- [What you need to do]:
From the records below, print only the part that opens with the line containing "really need gone" and closes with the line containing "Frasco de ketchup"; omit the pictures.

- [Short descriptive text snippets]:

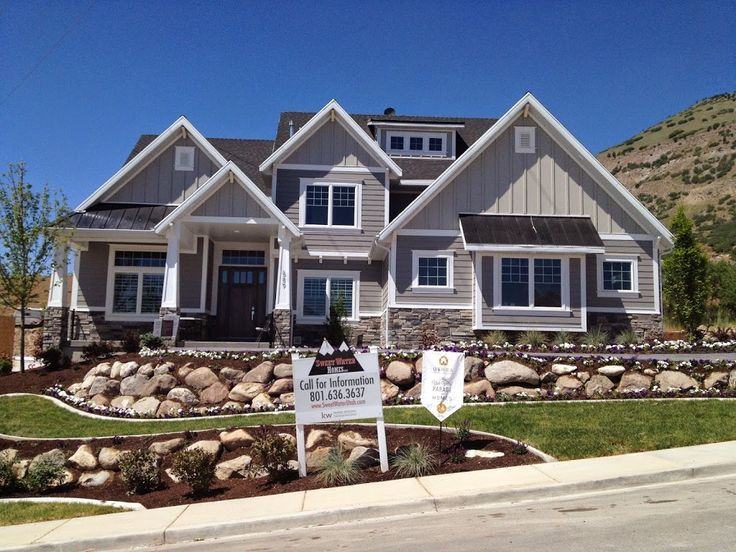 image result for color for exterior home with gray stone accents - Craftsman Home Exterior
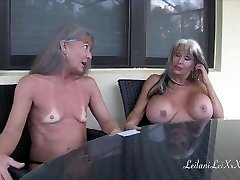 Popping His sexy ladyboy kitten fanta masturbates - Interracial Threesome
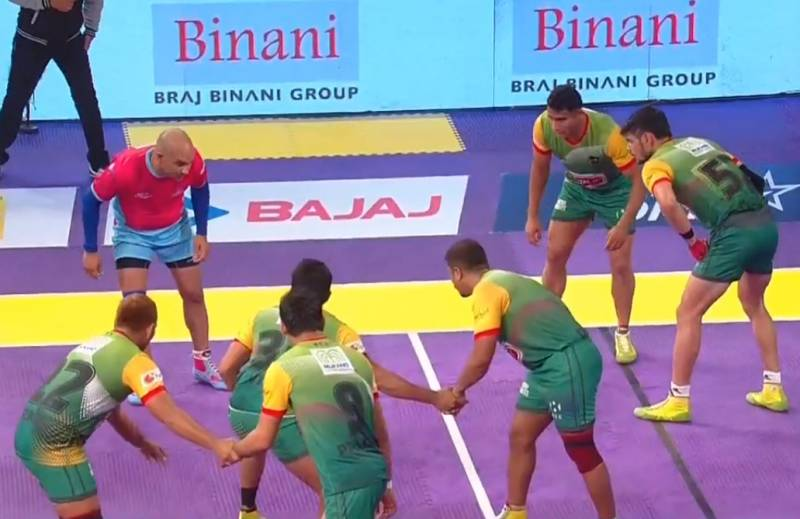 Patna Pirates 29-28 Jaipur Pink Panthers; Pardeep Narwal shines in Pirates' win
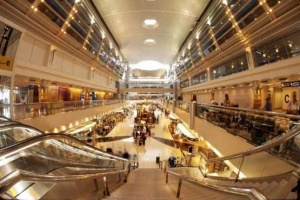Woman strangles her own baby moments after giving birth at Dubai Airport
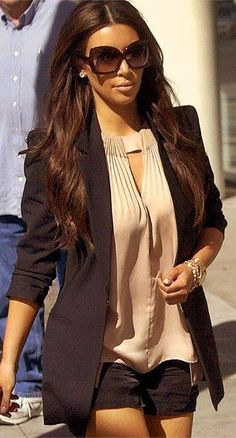 love the top, love the jacket, love the sunglasses, love her hair. <3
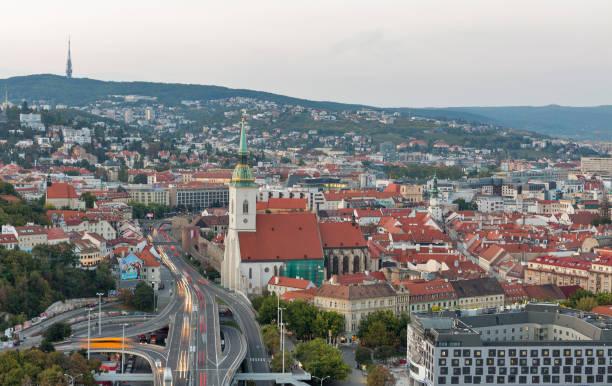 aerial sonnenuntergang stadtbild bratislava, slowakei. - bratislava hotel stock-fotos und bilder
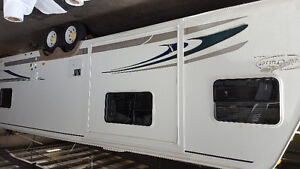 2007 30ft  trail cruiser price reduced really need gone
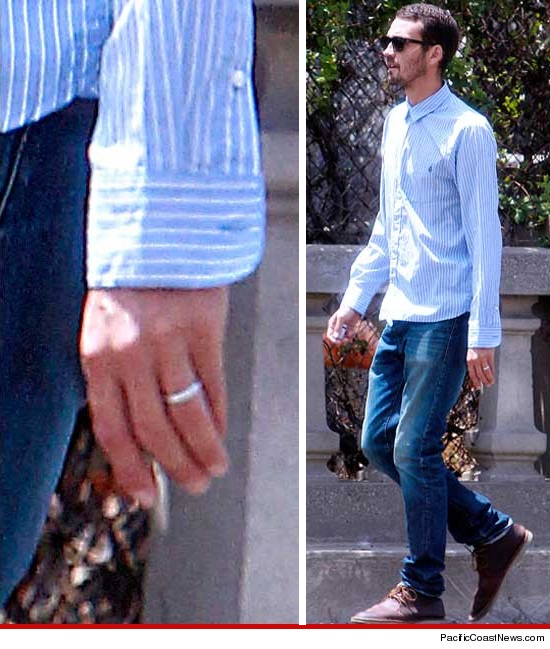 Rupert Sanders -- the philandering director -- wearing his wedding ring.
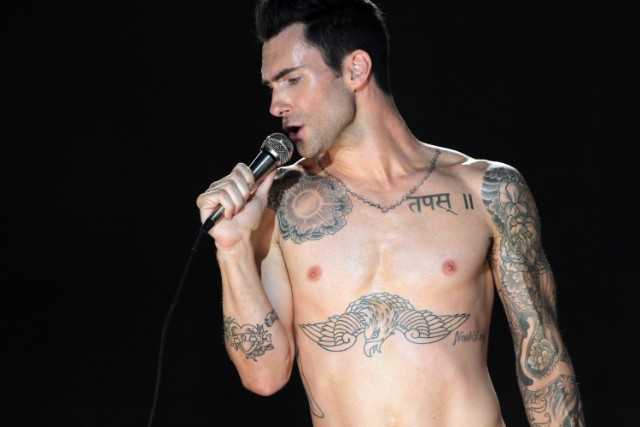 adam levine moves like jagger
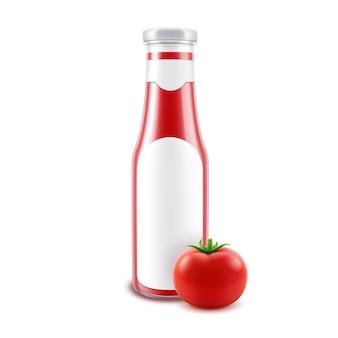 Frasco de ketchup vermelho brilhante de vidro em branco para a marca com rótulo e tomate fresco isolado no fundo branco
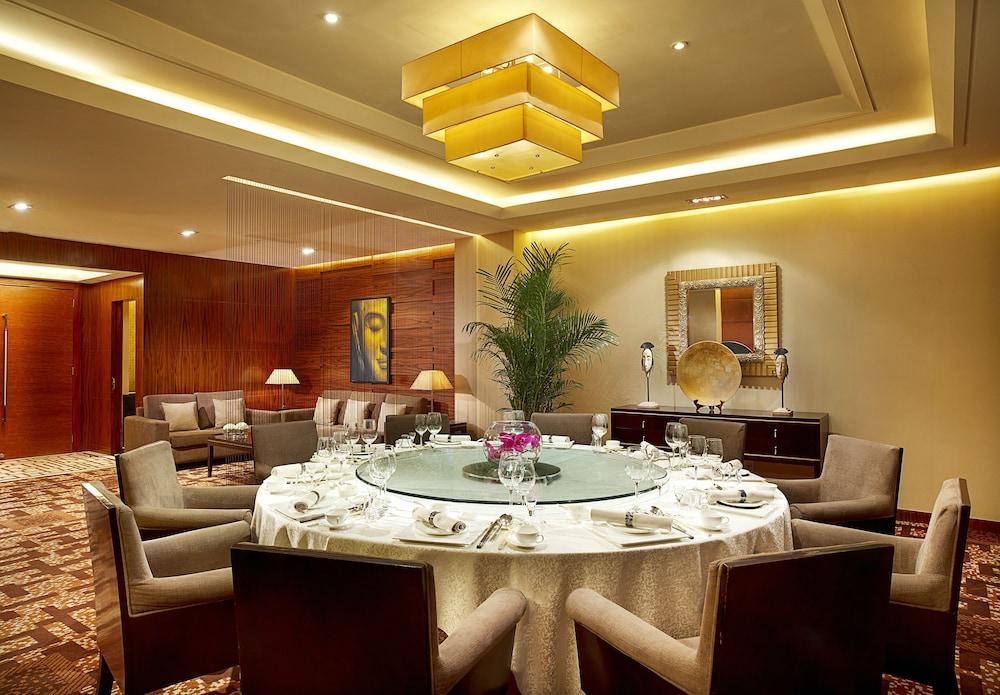 소피텔 시안 온 렌민 스퀘어(Sofitel Xian on Renmin Square) Hotel Image 37 - Restaurant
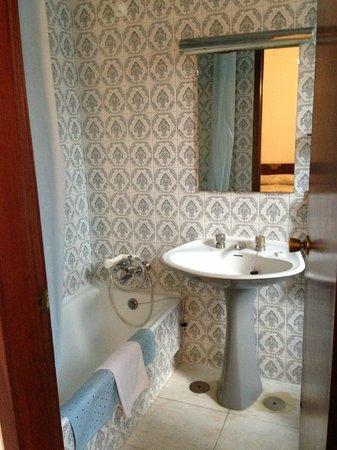 Albergaria Insulana: Ванная с шикарной плиткой и красивыми круглыми кранами раковины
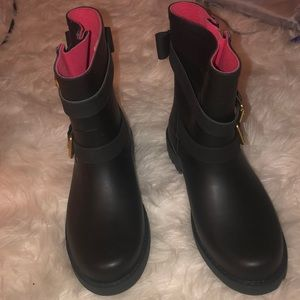 Brand new Kate Spade ankle rain boots. Never worn.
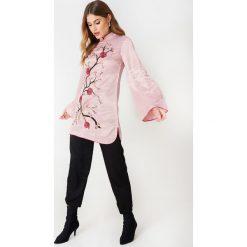 Długie sukienki: Glamorous Haftowana sukienka z długim rękawem - Pink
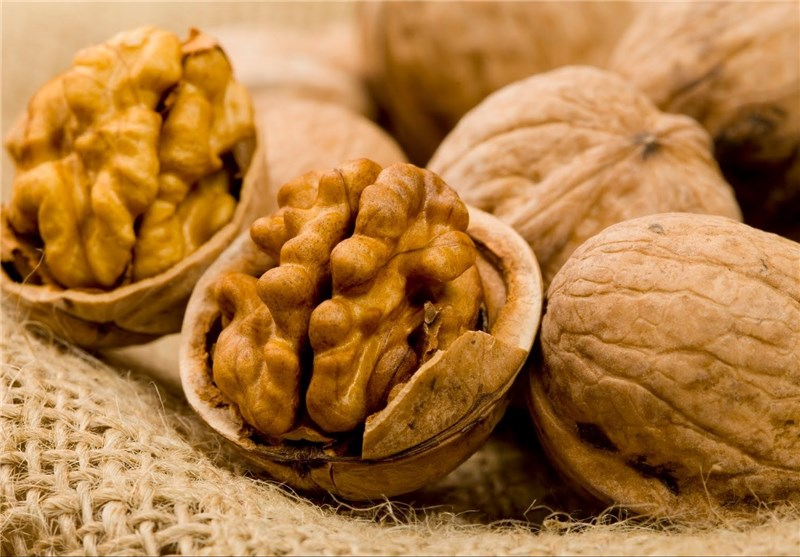 Eating Nuts While Pregnant Could Reduce Child's Risk of Allergy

- [Exercise response]:
 2007 30ft  trail cruiser price reduced really need gone
 Rupert Sanders -- the philandering director -- wearing his wedding ring.
 adam levine moves like jagger
 Frasco de ketchup vermelho brilhante de vidro em branco para a marca com rótulo e tomate fresco isolado no fundo branco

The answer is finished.